Looking back now, I see that it was because school/work was always my highest priority, and so I always had a goal in my mind already: get good grades; get into a good university; be a good student; get into a good PhD program; get my PhD; get a postdoc position where I can do my own research; be a good scientist. Everything else was extra, low priority. (None of this was quite conscious - if you had asked me, I would have said something vague about wanting to be happy. But when I made decisions, school and work always won out over other things.) At the end of each year, I knew where I was headed next, I had a goal, and I wasn't really looking to change anything in how I lived my life.

This year is different! For the first time, I don't have much of a plan for what's coming next. I have no idea what I'll be doing in a year, or even where I'll live. It's scary and exciting. It's an actual new beginning. And for the first time, it feels right to me to set goals for the year to come.

So here goes.

Broad aims for this year:

1. Healing. I'm going to continue working on accepting myself, being kind to myself, and giving myself space and time to heal from years of telling myself what I should be and what I should be doing. By the end of the year, I would love to feel like I know and am proud of who I am.

2. Doing.
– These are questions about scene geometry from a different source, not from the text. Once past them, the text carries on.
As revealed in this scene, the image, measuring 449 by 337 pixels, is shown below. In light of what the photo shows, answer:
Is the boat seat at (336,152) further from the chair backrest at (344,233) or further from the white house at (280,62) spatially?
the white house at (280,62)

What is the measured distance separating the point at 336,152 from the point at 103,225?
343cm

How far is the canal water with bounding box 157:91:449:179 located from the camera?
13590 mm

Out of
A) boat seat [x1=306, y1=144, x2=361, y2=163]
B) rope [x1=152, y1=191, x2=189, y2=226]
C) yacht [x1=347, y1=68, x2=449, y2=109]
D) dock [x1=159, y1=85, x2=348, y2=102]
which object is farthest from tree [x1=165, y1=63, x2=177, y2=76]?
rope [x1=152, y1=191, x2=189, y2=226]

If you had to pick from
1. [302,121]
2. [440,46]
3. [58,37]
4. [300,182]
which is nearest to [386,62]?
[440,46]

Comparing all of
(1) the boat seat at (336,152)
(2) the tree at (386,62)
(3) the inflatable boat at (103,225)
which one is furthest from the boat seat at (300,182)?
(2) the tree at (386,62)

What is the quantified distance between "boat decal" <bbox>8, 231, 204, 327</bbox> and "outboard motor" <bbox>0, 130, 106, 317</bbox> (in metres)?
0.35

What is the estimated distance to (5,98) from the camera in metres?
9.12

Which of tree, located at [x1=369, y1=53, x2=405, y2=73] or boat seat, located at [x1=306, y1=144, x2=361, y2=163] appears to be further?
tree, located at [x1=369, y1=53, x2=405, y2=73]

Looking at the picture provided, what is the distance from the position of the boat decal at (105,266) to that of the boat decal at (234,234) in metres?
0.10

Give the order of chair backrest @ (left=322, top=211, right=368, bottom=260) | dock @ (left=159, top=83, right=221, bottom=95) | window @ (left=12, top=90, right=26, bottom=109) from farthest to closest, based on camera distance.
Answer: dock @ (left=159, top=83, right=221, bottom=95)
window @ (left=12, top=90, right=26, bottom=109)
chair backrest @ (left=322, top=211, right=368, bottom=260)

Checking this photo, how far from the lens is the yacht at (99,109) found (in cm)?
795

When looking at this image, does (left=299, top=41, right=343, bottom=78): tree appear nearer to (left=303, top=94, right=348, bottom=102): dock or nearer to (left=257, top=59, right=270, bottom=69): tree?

I have a lot of dreams and ideas that have been sitting around and waiting because I've been scared of failure or unable to choose where to start. This year I'm going to stop dithering and do as much trying, failing, and learning as I can.

And some specific goals I'll try to follow:

1. Drawing every day. To improve technically, learn to deal with artistic insecurity, and figure out what my deal is with art (do I want to do it to earn money, be great, get recognition? or just for the pure enjoyment of it?).

2. A blog post every week. To improve technically, stop being scared, figure out if I really want to be a writer, and help myself learn and think.

3. One main project each month, and no more. With all those dreams and ideas, I get overwhelmed easily. I need to focus, but I also need to switch from project to project so I don't get bored. This is just another attempt to organize myself in a long line of (mostly failed) attempts, but I am still hopeful that it will work!

A new year, a new me. I'm looking forward to it.